Un plan adaptado a tus gustos, fase y tolerancia a la fibra es mucho más fácil de seguir, que es exactamente lo que ofrece el plan personalizado a continuación.
En resumen
Un plan de comidas para la diverticulitis son dos planes en uno. Durante un brote, avanza paso a paso desde líquidos claros hasta comidas suaves bajas en fibra y luego, gradualmente, vuelve a la fibra, siguiendo las indicaciones de tu médico.
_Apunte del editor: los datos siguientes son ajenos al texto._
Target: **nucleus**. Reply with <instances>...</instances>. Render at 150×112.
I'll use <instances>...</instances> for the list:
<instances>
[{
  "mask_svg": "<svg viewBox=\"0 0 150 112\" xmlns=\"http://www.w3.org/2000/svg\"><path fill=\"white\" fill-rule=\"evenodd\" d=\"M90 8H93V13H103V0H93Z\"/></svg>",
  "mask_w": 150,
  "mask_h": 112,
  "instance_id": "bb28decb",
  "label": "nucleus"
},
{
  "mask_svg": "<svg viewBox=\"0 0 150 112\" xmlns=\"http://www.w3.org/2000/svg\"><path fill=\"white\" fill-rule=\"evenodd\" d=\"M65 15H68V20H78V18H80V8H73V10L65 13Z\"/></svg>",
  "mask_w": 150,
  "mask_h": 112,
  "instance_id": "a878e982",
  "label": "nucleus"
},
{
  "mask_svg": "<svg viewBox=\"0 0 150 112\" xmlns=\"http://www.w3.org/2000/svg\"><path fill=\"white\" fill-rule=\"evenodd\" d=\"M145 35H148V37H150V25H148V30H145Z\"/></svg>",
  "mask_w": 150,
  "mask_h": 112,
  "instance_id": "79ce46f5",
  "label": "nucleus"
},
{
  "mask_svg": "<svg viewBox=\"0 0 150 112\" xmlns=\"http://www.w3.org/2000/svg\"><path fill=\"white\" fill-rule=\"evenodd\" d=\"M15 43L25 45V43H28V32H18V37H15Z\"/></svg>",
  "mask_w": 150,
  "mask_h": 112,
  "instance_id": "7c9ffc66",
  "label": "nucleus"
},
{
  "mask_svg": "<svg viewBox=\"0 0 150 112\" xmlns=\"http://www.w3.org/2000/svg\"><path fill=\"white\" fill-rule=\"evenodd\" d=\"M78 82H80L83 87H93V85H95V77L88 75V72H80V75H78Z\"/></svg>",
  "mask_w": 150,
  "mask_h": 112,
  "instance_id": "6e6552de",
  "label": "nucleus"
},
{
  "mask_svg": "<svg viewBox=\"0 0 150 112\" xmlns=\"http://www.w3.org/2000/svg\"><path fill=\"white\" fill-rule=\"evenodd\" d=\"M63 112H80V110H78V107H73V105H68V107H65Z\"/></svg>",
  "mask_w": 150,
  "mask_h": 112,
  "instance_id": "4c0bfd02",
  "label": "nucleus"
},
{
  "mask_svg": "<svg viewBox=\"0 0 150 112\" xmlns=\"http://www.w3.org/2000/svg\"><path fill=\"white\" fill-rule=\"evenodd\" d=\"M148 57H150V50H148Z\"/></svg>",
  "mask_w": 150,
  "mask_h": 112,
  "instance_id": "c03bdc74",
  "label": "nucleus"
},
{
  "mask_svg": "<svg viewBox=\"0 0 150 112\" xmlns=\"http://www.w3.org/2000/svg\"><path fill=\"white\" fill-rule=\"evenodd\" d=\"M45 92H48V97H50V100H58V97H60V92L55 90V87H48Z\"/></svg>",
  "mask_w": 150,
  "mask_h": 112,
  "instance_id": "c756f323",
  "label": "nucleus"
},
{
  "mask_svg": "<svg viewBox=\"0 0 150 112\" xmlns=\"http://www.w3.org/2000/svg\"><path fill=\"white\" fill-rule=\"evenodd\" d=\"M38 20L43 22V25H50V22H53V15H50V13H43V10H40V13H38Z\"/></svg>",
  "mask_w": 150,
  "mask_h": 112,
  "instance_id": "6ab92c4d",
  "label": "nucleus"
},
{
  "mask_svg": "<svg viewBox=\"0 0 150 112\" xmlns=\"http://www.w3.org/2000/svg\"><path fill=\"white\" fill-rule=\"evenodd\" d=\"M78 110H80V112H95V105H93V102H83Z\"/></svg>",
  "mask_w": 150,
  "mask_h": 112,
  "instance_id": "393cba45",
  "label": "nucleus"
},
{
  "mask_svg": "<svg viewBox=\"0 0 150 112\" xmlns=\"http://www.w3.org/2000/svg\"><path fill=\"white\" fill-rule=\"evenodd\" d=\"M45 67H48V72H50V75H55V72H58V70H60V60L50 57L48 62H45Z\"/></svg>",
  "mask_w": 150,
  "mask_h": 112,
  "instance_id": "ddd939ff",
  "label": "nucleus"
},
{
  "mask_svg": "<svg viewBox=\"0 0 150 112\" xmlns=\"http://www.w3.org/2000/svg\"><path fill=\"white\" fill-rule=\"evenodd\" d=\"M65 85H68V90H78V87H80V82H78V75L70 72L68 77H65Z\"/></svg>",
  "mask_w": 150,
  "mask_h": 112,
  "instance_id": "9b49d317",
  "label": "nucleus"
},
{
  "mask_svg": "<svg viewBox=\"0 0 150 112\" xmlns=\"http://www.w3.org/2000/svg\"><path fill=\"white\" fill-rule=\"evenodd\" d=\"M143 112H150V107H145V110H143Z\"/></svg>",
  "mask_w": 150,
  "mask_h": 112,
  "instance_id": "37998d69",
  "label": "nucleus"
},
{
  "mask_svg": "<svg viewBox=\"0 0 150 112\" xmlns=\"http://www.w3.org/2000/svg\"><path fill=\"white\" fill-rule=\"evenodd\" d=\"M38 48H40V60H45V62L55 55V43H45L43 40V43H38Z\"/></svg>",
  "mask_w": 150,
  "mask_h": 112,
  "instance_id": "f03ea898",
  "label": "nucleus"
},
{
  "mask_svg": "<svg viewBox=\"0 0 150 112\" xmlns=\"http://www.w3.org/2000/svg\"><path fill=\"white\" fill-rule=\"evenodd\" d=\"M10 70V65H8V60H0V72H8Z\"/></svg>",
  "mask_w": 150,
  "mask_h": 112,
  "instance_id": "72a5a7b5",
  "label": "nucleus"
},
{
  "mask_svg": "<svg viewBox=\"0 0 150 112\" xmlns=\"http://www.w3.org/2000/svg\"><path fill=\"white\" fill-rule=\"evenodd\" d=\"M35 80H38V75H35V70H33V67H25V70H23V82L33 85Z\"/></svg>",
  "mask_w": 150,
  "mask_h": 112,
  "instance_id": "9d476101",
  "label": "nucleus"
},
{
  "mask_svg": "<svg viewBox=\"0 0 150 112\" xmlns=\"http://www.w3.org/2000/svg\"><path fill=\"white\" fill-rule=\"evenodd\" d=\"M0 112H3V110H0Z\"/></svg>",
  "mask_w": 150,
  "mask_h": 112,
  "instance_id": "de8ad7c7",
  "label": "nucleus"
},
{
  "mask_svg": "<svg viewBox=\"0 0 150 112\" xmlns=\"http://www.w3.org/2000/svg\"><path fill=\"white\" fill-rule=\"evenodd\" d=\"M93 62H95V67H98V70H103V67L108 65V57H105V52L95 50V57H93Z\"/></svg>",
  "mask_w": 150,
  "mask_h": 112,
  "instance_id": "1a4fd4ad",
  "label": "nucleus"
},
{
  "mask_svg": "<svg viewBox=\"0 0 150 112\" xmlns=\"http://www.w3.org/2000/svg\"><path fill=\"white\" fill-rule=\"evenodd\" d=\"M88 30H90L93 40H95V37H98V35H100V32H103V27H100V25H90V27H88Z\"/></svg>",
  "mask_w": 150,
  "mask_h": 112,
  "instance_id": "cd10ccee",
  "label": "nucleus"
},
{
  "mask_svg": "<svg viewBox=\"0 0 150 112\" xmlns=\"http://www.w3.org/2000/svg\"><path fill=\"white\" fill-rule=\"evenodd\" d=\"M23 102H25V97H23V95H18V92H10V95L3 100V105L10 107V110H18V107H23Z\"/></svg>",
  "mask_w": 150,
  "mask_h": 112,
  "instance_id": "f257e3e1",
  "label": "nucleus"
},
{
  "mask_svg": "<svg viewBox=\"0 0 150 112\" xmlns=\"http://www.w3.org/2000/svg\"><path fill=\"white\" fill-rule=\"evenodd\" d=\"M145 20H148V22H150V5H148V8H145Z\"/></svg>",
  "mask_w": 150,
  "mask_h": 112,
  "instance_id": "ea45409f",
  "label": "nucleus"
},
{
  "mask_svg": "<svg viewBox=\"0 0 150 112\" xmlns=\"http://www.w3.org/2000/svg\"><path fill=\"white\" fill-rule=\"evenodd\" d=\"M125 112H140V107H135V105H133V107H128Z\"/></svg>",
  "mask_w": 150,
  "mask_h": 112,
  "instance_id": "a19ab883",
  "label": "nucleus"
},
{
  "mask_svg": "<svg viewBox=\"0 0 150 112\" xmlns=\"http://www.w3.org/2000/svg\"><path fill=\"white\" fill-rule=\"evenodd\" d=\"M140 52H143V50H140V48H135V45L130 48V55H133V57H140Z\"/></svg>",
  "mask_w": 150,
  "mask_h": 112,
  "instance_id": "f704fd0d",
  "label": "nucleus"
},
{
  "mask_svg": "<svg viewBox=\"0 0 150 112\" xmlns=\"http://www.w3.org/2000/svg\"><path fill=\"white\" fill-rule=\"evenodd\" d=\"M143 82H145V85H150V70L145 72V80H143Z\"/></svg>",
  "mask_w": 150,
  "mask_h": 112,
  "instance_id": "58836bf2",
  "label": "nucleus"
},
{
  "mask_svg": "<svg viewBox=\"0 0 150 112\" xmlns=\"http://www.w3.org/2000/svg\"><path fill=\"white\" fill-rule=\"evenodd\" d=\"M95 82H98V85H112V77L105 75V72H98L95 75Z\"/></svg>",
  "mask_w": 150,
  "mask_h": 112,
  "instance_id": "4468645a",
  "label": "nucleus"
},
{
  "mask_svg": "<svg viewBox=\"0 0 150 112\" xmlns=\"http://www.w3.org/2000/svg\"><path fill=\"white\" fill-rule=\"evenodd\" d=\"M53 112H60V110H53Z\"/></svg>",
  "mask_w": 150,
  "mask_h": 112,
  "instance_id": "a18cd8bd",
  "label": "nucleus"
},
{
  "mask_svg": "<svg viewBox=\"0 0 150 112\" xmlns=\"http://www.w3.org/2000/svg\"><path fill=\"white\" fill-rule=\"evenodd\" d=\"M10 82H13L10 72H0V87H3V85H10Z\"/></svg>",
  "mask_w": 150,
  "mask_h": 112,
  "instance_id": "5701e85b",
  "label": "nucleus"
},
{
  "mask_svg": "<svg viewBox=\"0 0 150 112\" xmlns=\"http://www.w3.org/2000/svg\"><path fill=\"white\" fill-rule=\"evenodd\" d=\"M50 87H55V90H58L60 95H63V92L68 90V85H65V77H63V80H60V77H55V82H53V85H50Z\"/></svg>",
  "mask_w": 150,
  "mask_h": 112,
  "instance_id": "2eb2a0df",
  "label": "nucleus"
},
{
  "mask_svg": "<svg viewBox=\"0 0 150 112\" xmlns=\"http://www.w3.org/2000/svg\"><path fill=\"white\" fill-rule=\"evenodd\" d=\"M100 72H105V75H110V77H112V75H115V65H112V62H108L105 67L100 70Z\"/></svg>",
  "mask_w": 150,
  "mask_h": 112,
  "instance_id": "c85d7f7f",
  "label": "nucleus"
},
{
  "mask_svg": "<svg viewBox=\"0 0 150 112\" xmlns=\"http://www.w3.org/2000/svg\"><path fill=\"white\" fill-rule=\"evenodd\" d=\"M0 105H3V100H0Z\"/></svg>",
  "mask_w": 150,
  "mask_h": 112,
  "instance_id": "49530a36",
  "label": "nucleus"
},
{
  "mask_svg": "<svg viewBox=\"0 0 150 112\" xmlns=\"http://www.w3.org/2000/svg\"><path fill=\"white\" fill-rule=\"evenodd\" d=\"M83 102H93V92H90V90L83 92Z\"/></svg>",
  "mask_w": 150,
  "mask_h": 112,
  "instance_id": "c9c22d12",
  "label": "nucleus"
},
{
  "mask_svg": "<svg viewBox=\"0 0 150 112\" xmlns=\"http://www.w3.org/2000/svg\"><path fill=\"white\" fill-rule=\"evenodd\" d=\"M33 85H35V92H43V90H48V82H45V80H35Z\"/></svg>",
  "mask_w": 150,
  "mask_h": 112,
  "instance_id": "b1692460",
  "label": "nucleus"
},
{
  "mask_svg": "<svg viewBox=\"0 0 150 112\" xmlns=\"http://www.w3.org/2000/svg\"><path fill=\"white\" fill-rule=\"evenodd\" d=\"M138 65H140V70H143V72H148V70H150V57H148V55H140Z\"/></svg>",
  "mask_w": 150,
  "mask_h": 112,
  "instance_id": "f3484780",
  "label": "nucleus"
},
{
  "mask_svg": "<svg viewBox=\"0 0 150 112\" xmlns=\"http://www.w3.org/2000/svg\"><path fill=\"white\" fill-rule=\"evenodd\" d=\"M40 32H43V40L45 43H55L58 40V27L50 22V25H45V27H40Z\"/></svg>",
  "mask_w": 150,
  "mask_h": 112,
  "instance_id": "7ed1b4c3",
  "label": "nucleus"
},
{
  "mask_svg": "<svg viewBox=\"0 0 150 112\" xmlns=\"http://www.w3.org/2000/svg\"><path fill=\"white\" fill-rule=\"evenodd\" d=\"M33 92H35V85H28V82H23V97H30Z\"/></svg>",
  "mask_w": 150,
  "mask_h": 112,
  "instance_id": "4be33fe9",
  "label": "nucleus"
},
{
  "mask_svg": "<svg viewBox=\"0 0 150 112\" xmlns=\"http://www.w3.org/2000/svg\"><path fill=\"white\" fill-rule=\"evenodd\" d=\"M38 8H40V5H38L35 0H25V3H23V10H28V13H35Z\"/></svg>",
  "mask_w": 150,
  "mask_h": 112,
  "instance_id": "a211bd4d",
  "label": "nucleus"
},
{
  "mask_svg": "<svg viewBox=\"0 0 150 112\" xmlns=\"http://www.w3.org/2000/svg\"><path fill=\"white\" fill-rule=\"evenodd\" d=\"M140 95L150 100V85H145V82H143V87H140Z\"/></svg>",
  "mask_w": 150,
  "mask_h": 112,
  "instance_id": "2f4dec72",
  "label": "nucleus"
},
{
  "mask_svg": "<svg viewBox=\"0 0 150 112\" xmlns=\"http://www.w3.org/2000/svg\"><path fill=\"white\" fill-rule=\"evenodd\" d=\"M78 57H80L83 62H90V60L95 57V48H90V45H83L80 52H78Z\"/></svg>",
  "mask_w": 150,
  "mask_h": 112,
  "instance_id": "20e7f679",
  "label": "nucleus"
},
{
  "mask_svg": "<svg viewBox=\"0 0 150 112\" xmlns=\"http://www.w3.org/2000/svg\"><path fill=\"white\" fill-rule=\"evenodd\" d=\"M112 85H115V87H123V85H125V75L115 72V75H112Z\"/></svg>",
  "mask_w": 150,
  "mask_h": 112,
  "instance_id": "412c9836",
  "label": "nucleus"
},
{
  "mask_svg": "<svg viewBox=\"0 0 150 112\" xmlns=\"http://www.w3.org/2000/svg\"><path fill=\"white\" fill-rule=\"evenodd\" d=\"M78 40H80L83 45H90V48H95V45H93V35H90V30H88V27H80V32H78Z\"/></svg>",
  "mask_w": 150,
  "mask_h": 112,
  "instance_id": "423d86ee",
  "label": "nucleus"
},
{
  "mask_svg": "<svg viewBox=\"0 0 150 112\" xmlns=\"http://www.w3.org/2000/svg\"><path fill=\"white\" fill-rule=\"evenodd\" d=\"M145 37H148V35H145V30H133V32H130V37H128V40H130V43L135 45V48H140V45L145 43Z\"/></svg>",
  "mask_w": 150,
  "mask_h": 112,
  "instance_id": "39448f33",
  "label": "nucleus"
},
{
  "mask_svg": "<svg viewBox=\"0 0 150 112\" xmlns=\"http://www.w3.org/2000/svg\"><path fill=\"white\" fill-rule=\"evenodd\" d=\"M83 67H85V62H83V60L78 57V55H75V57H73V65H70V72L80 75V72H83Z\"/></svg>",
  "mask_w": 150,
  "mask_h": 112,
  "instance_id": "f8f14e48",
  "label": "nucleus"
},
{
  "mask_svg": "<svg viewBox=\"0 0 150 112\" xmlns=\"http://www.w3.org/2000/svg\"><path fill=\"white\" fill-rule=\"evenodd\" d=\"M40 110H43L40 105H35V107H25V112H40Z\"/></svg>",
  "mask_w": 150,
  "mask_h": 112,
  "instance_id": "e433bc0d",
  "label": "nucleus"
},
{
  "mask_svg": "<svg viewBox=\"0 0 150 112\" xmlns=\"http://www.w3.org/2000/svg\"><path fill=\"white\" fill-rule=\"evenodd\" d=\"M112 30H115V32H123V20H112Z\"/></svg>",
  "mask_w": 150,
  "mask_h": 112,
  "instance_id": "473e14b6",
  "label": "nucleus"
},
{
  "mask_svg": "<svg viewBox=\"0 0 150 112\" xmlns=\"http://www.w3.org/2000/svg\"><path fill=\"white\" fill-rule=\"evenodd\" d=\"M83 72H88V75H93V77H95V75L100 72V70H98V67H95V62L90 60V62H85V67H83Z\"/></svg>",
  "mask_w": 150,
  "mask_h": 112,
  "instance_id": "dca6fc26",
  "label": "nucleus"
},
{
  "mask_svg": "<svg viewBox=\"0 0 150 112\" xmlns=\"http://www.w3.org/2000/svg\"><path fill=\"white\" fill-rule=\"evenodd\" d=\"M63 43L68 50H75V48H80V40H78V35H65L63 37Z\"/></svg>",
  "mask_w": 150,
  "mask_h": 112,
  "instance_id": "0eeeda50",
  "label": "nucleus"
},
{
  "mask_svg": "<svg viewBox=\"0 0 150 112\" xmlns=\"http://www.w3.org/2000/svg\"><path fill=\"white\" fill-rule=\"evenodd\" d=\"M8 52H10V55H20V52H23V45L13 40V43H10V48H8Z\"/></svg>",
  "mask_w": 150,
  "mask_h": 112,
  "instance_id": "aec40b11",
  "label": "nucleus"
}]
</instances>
A largo plazo, el plan de 7 días rico en fibra que te presentamos —rico en cereales integrales, frutas, verduras y legumbres, ligero en carne roja y generoso con los frutos secos y semillas antes prohibidos— es lo que reduce tu riesgo de sufrir el próximo brote. Aumenta la fibra gradualmente, bebe mucha agua y adapta cada comida a la fase en la que te encuentres. Hazlo de forma constante y tu plato se convertirá en una herramienta genuina para mantener a raya la diverticulitis.